Moreover, these limitations do not seem to be affecting results. As Jacob put it:
“it is useless to be able to send anything you want via email if nobody reads them”
Another interesting point that was raised in the interview is the use of apps.
Until recently the idea of having an app for your business was all the rage in Spain but, outside of a few specialized applications, they turned out to be a bad idea.
For starters, the app has significant development costs, and once a company has developed the app it needs to spend more money to convince users to install it. Then it has to keep users interested in the app, make sure they keep using it, update it to make it work with newer devices and so on…
As Jacob noted, it is an intriguing idea on paper that could give companies a direct and free line to the customers but in reality dedicated apps are a costly and unsustainable option.
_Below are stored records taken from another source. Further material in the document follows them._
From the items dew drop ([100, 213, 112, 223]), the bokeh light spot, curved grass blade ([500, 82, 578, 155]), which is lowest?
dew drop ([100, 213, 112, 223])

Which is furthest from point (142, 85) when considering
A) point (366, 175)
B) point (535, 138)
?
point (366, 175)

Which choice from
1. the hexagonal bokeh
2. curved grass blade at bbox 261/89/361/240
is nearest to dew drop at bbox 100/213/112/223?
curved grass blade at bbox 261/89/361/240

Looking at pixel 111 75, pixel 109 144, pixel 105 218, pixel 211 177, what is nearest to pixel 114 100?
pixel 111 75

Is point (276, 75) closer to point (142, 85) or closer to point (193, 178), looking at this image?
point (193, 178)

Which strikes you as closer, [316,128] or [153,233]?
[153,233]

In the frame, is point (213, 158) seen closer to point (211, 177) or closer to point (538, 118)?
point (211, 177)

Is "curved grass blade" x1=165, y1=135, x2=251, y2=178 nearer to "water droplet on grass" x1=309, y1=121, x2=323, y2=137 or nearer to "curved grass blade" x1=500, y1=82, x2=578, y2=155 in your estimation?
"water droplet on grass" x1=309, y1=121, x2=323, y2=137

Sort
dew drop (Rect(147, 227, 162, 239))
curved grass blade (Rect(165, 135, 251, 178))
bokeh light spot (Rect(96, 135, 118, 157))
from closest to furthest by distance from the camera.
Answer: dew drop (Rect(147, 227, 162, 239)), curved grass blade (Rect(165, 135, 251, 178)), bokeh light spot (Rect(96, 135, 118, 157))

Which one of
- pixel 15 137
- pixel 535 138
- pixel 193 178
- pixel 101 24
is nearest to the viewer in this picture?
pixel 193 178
WhatsApp is simply a superior solution because it is already installed on practically any phone in the country and, if paired with WABA-based solutions, can be automated and do most things a custom company app could do. ( see uses cases )
Challenges introduced by Covid
Towards the end of the interview, Jacob pointed out an interesting case from one of its clients that were refreshingly different from all the stories of crisis and economic difficulties that are usually associated with Covid. It was a case that came from the cycling industry, that in Spain has experienced an incredible surge in demand.
The company in question was suddenly hit by both an increase in demand and problems in its supply chain.
- On the supply chain, side providers were being slow or unable to supply merchandise to the company, causing customers to frequently reach out to the company asking for updates on their order.
- On the demand side, many more potential customers were asking for information.
As a result, the company was swamped and risked losing good leads in the noise, at the same time it could not afford to hire more staff as this would raise costs.
The issue was solved by taking advantage of the popularity of WhatsApp in Spain.
Sagitaz was able to set up an automated process using WhatsApp Business API with Woztell to handle most of the interactions, significantly reducing the pressure on the company.